Interesting - I hope more evidence for gays is forthcoming soon. It's interesting though that in this paper's research findings, all the findings on emotional and social development in fact relate to lesbians, yet the authors generalise in their conclusions to both lesbians and gays - though they do concede that the samples are small and unrepresentative, with young children. Interesting nonetheless - I know there are studies ongoing at the minute, so the sooner we know more the better; the problem is of course that we want some strong longitudinal evidence from children raised exclusively by gays - whilst this is a growing group, it's still very small.

Re: Just one of the differences... (#23)

Kids will always get picked on and while you wouldn't want to under emphasise the effect this could have on a kid, I don't think it would be productive to legislate on the basis that a kid could be bullied by it at school. Kids will be bullied about anything which makes them different, from disabilities, the wrong clothes or gay parents.
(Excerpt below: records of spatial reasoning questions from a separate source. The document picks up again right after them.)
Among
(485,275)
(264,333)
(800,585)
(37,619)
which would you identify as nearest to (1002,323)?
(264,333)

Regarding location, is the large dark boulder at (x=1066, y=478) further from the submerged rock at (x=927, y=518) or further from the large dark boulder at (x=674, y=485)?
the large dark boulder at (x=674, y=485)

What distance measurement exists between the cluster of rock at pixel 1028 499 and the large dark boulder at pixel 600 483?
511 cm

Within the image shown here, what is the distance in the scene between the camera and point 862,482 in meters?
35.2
As for studies, I suppose I'd lean towards the argument where until studies show gay men can't raise kids, I'd say they can raise kids.

Re: Just one of the differences... (#24)

Yes, on reflection I think that may be true. However, on a general level, knee-jerk ideological responses should never be maintained in the face of contrary empirical evidence - so if further studies show lesbian parenting to damage kids, we must act on that. I think it unlikely, personally, that any profound ill-effects will be found - but perhaps it is better to be safe than sorry...I'm not sure...

Re: Just one of the differences... (#26)

Well, we're then into the territory of the rights of the child versus rights of the parents.

Personally, and I think most here would agree with me, I'd come down on the rights and well being of the child well ahead of the rights and well being of the parents.

Should evidence be found that definitively states one way or another that it's either "normal" or detrimental to the child's well being then so be it. That should become the general trend and law.

Re: Just one of the differences... (#27)

It's ok for Lesbians but not gays, hows that for being two faced.